Figure 3. Effects of point mutations in the DUS on quantitative transformation and DNA binding and uptake of N. meningitidis MC58.

(A) Quantitative transformation of Neisseria meningitidis strain MC58 with plasmid DNA containing a panel of modified DUS sequences. Transformation rates are shown as percentage relative to the AT-DUS. Standard deviations from 7 independent experiments are indicated by bars. (B) DNA binding (gray bars) and uptake (white bars) assay with radiolabelled plasmid DNA. Average values from 4 independent experiments are shown as percentage of total DNA added. T-test results for (A) transformation rates compared to AT-DUS and (B) for DNA binding versus uptake are indicated by stars (p≤0.2 = *, p≤0.05 = **, p≤0.001 = ***). DUS sequence transversions are given as abscissa labels. The sequence logo is based on the 2742 occurrences of DUS, with a single nucleotide divergence allowed, found in the genome of N. meningitidis MC58.

Figure 4. Quantitative transformation of N. meningitidis and binding and uptake of DNA with DUS from other Neisseriaceae.

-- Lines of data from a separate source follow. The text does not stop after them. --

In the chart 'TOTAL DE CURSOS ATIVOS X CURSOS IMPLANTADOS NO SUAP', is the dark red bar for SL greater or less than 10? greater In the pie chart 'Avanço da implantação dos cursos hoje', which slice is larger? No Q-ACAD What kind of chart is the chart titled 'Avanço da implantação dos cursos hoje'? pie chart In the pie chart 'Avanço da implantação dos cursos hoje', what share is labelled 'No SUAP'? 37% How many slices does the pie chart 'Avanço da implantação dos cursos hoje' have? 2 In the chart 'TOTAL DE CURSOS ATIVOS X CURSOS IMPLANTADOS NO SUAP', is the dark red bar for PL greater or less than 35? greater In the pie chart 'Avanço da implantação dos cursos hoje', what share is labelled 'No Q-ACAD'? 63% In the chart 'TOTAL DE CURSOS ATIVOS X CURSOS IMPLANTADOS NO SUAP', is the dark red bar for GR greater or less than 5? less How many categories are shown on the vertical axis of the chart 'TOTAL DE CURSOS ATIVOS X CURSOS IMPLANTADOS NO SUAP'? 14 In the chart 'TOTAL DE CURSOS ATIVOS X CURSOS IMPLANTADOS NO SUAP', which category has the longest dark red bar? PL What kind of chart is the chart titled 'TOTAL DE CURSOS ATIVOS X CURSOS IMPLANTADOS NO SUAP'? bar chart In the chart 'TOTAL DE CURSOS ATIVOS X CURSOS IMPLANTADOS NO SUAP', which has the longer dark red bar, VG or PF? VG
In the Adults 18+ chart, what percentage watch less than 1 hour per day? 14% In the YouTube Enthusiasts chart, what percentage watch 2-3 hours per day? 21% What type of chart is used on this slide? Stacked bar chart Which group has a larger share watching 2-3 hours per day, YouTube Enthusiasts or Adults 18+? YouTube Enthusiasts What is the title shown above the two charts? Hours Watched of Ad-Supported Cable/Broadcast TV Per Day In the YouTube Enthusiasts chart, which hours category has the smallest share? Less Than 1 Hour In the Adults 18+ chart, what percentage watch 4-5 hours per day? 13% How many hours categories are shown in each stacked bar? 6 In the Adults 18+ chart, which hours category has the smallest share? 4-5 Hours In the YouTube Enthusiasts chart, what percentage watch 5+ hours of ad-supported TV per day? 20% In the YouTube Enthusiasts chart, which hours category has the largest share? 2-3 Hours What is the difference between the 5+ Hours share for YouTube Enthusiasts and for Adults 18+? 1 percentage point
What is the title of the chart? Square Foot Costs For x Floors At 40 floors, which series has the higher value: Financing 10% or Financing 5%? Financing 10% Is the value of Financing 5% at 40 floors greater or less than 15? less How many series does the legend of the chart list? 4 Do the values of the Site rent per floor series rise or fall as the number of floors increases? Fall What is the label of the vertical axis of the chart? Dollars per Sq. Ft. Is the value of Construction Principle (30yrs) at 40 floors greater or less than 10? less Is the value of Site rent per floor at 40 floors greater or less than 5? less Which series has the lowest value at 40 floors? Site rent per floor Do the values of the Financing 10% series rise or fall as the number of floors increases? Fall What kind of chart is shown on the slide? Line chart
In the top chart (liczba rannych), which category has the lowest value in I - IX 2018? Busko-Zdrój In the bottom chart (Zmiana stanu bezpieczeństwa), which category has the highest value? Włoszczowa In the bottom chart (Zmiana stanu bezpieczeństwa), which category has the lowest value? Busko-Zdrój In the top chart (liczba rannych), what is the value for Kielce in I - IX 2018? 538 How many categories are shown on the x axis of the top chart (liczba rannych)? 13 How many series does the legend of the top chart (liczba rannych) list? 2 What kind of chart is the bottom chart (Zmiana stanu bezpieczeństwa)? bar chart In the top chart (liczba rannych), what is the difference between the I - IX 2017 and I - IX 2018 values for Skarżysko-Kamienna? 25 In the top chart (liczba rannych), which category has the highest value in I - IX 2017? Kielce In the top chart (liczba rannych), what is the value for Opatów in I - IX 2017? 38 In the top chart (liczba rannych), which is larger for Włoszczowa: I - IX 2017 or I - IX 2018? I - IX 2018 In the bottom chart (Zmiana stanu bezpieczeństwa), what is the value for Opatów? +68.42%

(A) Quantitative transformation of Neisseria meningitidis strain MC58 with plasmid DNA containing different DUS dialects and with the Haemophilus influenzae USS. Transformation rates are shown as percent relative to the AT-DUS. The standard deviations from 6 independent experiments are indicated by bars. (B) DNA binding (gray bars) and uptake (white bars) assay with radiolabelled plasmid DNA. Average values from 3 independent experiments are shown as percentage of total DNA added. Abscissa labels give the DUS variant. Statistic analysis as in Figure 3.

Figure 5. Quantification of DNA binding and uptake of Neisseriaceae with different DUS variants.

Total DNA binding shown as gray bars and benzonase resistant DNA (uptake) shown as white bars plotted as percentage of DNA added. The species tested are Neisseria mucosa (A), Neisseria elongata subsp. glycolytica (B), Kingella oralis (C) and Eikenella corrodens (C). Abscissa labels give the DUS variant. Represented are the results from 3 (A, D) and 5 (B, C) independent experiments. Student's t-test values are indicated (p≤0.1 = *, p≤0.05 = **, p≤0.001 = ***).